The title is misleading. It leads one to think the play is going to be one long groan of sadness, and that’s not what unfolds for us in its ninety minutes of playing time. “Misery” is the name of the central character in a series of nine best selling novels by Paul Sheldon, and a lady named Annie Wilkes, who lives just outside Silver Creek, Colorado has become obsessed with her just as though she were flesh and blood.
Sheldon has badly crashed his car very near Wilkes’ home, and as she’d been following him from a sighting of him in town, she was the sole witness to his accident, the one who ran to his rescue, brought him back to her home, and saved his life. When he regained consciousness after three days he was naturally grateful to her for the attention and care she’s d given him. Little by little we learn that she can no longer distinguish between reality and the life that Misery leads between book covers. As Sheldon is bed ridden, suffering from internal bruises as well as two shattered legs, Annie has him under her full control, and when an officer comes to visit seeking any information she might have about the missing Paul Sheldon, she very adroitly avoids any connection to herself.
William Goldman, the gifted novelist and screen writer, has written for the theatre before, but not often. An early start led him to a collaboration with his brother James and John Kander (three friends from Kansas City announcing they were in New York — to stay) on a musical, A Family Affair which softly launched the three of them. He and his brother then turned out a wartime comedy, Blood, Sweat, and Stanley Poole. It wasn’t a success and William turned to novels and hit pay dirt early on with Soldier In The Rain, The Temple of Gold, Magic, Marathon Man, and The Princess Bride, among many others, and sprinkled them with best selling non-fiction titles like The Season and Adventures In The Screen Trade. Clearly he knows how to tell a story.

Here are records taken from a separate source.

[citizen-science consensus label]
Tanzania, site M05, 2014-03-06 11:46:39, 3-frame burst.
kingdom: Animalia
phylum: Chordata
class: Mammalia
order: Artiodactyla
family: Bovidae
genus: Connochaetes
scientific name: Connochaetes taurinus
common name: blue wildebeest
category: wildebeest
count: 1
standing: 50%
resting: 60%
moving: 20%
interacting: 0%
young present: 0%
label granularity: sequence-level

His screenplays put him on the “A” list in Hollywood, with Butch Cassidy and the Sundance Kid (an original) and All The President’s Men (an adaptation) both winning him an Oscar. He wrote the screenplay to Stephen King’s novel Misery, and it is that material he has now fashioned into a one act 90 minute play that has attracted Bruce Willis and Laurie Metcalf to come to Broadway in the roles first played on film by James Caan and Kathy Bates (who won an Academy Award for her performance)..
The play is in cinematic form, structured around many short scenes. It is set in front of and inside Annie Wilkes’ remote home in Colorado, to which she has retreated with the borrowed broken body of Paul Sheldon. She tells no one that he is there, even lying to him in reporting that she has reached his wife and agent in New York City. A local sheriff, is suspicious that Sheldon may be hidden in this house, because someone in town let slip that Annie had been buying reams of writing paper. The designer has given the play a most atmospheric setting, David Weiner’s lighting can give you the creeps, and Ann Roth’s costumes for Annie are very helpful in knowing who she is.
Goldman’s play has removed all the characters from the film except Sheldon, Wilkes and to add suspense, the small role of “Buster,” the sherriff. Though Sheldon is bedridden throughout the play, he does manage to crawl into the living room and the kitchen and whenever he moves, the house moves with him. They are both accompanied by incidental music by Michael Friedman, and there is use of Liberace material (unlikely and very effective) to create mood or to counterpoint some of the scariest moments (and there are several ).
What makes it all work however, is the contrasting and beautiful work of both stars. Laurie Metcalf has hidden reserves of madness stored up within her very pleasant face and form, but it’s a different and more dangerous sort than the eccentricities in her current TV series Getting On, in which she plays another tightly wound nurse. She is charming, goofily funny, terrifyingly menacing and even on occasion coyly flirtatious.
Bruce Willis has wisely chosen to stress the inner calm and self control that is inherent in his version of Paul Sheldon but manages concurrently to let us know he is scared (almost) to death. There is quiet dignity in his performance, and it’s all far from his screen image most usually presented as the man who must Die Hard. It’s not a movie star “drop in” performance, as it’s well grounded and works very well with what Ms. Metcalf is doing.
The Sheriff is played by Leon Addison Brown.It’s a believable quiet performance and he works well with Metcalf who is aware that she must deflect him from all thoughts of interfering with her plans for the future. I won’t tell you what that plan is, but I suspect you are going to be afraid that she will achieve it.
There are times when things happen slowly, but I was always involved, and willing to wait as the set turned once again from bedroom to hallway to living room to the exterior. I was never quite sure where all this was going, and the conclusion, which may surprise some, deserved the enthusiasm with which it was greeted by a very happy house.
Running Time: 90 minutes, with no intermission.